═════ TEXTE DU DOCUMENT ═════

Dans le Fisheye n°47, nous sommes allés à la rencontre de plus d’une vingtaine d’acteurs du monde de la photo, pour enquêter sur l’intérêt de suivre un cursus scolaire spécialisé. Un dossier nuancé confrontant les points de vue d’anciens étudiants, professeurs et spécialistes. Pour approfondir, découvrez ici l’entretien complet de Valérie Cazin, directrice de la galerie Binome, à Paris. Propos recueillis par Éric Karsenty.
Repérée comme galerie de photographie, je recevais au début (il y a une dizaine d’années) essentiellement des dossiers de photographes, y compris de photographes amateurs. Aujourd’hui, l’évolution est évidente, et le profil dominant est celui d’artistes issus de formations artistiques plus larges, essentiellement venant des beaux-arts. Dans la galerie, cela correspond aussi au profil de plusieurs artistes : Laurence Aëgerter, Thibault Brunet, Laurent Cammal, Marie Clerel, Laurent Millet, Baptiste Rabichon, Lisa Sartorio. Anaïs Boudot a fait l’ENSP Arles suivi du Fresnoy, comme pour Baptiste Rabichon à l’issue des Beaux-arts.
Mais plusieurs des artistes représentés ont des parcours d’autodidacte, comme Mustapha Azeroual, Laurent Lafolie ou encore Marc Lathuillière. Je suis moi-même une galeriste autodidacte, ne venant pas du monde de l’art ! De ce fait, j’ai peut-être moins d’a priori au regard de ces parcours singuliers et décalés, auxquels je reste attentive.
épreuve unique – 185×130 cm
Cyanotype sans contact sur coton froissé puis repassé et tendu sur châssis
© à g. Lisa Sartorio, à d. Marie Clerel
Infiltrer l’écosystème du monde de l’art
La photographie d’auteur est un domaine artistique comme un autre. Certaines écoles de photographie sont trop orientées vers des compétences techniques, sans développer une autonomie de pensée et de création. En cela, une école d’art ouvre plus de perspectives. Les élèves en école de photo qui se projettent dans une carrière d’artiste prolongent souvent leur cursus par des formations en école d’art. J’interviens souvent auprès d’étudiants, via des modules experts organisés dans des écoles de photographie, ou à travers des sessions de coaching (mentorat pour Eyes in progress) auprès de photographes en cours de carrière. J’insiste toujours sur la nécessaire connaissance et infiltration de l’écosystème du monde de l’art dans toutes ses composantes : artistes, collectifs, critiques, journalistes, commissaires, universitaires, institutionnels, galeristes, collectionneurs… Il est impératif de se confronter à tous ces regards attentifs au travail d’un artiste. Nombre d’auteurs s’étonnent de ne pas percer tout en installant leur pratique dans un certain isolement.

═════ DONNÉES RÉPERTORIÉES ═════

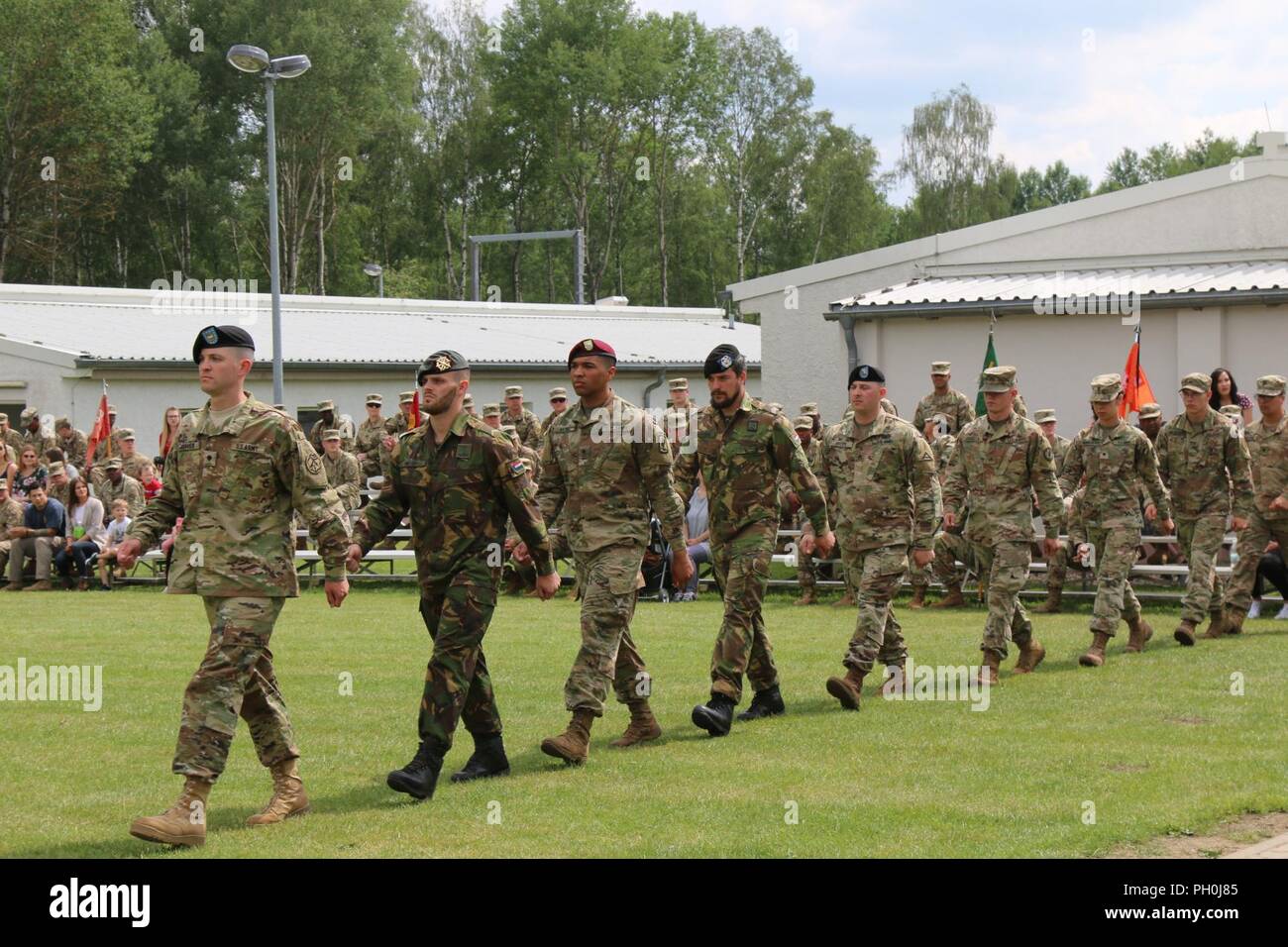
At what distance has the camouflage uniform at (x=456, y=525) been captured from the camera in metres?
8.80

═════
═════ DONNÉES RÉPERTORIÉES ═════

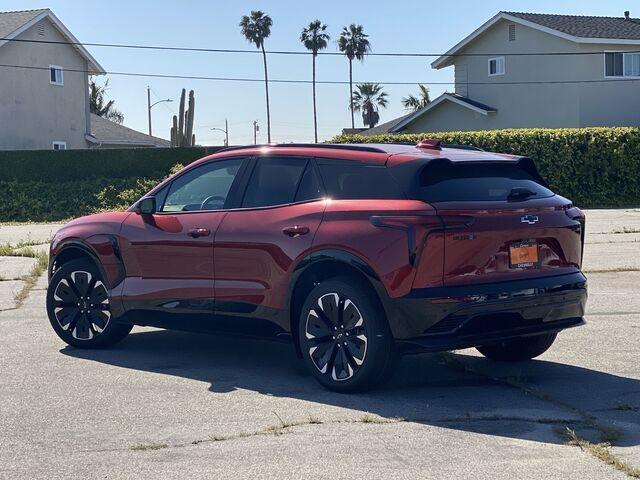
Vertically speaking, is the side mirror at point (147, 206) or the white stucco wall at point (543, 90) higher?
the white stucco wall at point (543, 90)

═════

CONSIGNE
Reprenez l'entretien sur la formation des photographes et poursuivez-le à partir de sa dernière phrase. Le matériel ci-dessus n'entre pas en jeu ici.

RÉSULTAT ATTENDU
© Longo Mai
Au-delà de la formation de l’artiste, sa capacité à défendre son travail, à le diffuser, le faire circuler paraît essentiel. Les écoles forment davantage à la construction de certains bagages et outils comme la culture artistique, le dossier artistique, le portfolio, l’écriture, la scénographie d’exposition… Mais tout cela demeure une pratique constante et en perpétuelle évolution dans une carrière d’auteur, qui nécessite l’apprentissage d’une capacité d’analyse critique de son propre travail. Ce recul ne peut se faire que dans l’échange, l’écoute sur la réception de son travail. Au-delà de la formation initiale, réinitialiser plus tard des apprentissages par des stages, workshops qui peuvent déclencher de nouvelles perspectives, réorienter un travail. L’accompagnement d’un auteur paraît assez indispensable.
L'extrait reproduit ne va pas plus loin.